Modrow's work is part of precisely such a debate.
The book divides into three sections, the first providing a short
succinct introduction to the position that Modrow takes in the
debate. He has been through the psychiatric process and speaks,
therefore, from the inside, perhaps unsurprisingly coming down
against the dominant model now operative within psychiatric practice,
the 'medical model'. Modrow operates from within the broad region
of opinion that locates the root of schizophrenia within a schizophrenogenic
environment. This approach is combined with a model derived in
part from Bateson's account
of the communicative 'double bind' as a causal factor within the
pathological processes of schizophrenia. The main difficulty with
the first section of the book is its brevity, which means that
a positive account of schizophrenia is less present that it could
or should have been. This criticism is not particular to Modrow,
however, but is a feature of the debate, whose terms are set,
for the most part, by the psychiatrists and the 'medical models'
of treatment.
The second section of the book is a personal account of Modrow's
own history, a case history if you like, given from early childhood
to his psychotic breakdown. As it happens I read this section
last, and the strength of Modrow's work is in the willingness
he shows within this personal account to be brutally honest. At
times the account seems confused, even contradictory, and inconsistencies
appear in the same way in which inconsistencies appear whenever
someone tells you their life history. These glitches and the odd
veering off onto tangents display a lot of Modrow, perhaps more
than he intended. At times the voice within these passages was
clearly akin to the voice of a schizophrenic. This was both reassuring
and moving but also troubling. A schizophrenic, one 'identified'
as schizophrenic, is always going to be faced with the situation
whereby their words lose their power because of their diagnoses.

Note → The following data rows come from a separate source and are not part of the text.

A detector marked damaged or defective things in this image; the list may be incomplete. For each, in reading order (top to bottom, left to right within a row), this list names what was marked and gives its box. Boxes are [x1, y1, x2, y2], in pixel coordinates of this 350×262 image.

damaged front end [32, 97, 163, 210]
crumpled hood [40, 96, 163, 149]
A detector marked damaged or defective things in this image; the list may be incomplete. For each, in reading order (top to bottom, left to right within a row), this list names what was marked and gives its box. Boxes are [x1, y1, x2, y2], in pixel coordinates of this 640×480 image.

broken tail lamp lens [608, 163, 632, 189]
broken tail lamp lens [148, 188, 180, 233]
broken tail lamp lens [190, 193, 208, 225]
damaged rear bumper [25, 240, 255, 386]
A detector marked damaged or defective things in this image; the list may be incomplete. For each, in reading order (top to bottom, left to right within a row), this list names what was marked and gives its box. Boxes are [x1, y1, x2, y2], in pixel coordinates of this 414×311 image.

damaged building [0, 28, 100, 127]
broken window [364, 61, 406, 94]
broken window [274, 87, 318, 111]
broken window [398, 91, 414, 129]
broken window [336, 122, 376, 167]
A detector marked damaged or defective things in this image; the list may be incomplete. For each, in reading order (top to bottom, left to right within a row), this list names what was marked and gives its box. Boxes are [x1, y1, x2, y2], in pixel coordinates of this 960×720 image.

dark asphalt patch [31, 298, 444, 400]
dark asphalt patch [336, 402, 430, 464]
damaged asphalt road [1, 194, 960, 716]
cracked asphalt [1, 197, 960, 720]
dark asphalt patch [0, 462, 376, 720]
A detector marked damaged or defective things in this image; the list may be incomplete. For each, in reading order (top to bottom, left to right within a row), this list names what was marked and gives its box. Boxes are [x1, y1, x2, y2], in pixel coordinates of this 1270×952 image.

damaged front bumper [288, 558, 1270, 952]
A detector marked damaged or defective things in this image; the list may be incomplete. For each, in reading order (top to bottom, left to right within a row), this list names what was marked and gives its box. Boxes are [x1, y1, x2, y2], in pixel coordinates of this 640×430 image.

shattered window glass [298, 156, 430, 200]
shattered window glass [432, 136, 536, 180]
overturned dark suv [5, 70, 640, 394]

To thus, as Modrow does, clearly self-identify with the term pushes
his account into dangerous but necessary territory. The lingering
worry, perhaps, is whether the obsessive thought patterns of religiosity,
through which Modrow entered his psychosis, are now being structurally
reproduced with the new focus on 'psychiatry'. It is all too easy
to see how the psychiatrist and the schizophrenic can enter incommensurable
paradigms of argument such that the communication vital to any
doctor-patient relationship is lost. Modrow's book, in this sense,
is trapped within this communicative disaster that is the debate
on schizophrenia.
Despite such difficulties the book is a valuable contribution
to the debate and its third section provides a clear and strong
reason for the book to be read widely. The third section consists
of a 'technical survey' of the medical model, operating over its
fifty pages as a review of the literature. Its' strength is a
clear, precise and for the most part dispassionate account of
the various theories and research work, presented in a roughly
chronological manner. The ease with which Modrow moves across
the huge field of research material speaks of long hours in the
books and the benefit to anyone reading is in the way Modrow cuts
a path through such a vast literature enabling others to at least
begin exploring the details of the debate. The strength of Modrow's
book for the debate lies in his having cleared a path through
the forest, enabling us to begin to see the development of the
current practice and relocate ourselves historically and socially.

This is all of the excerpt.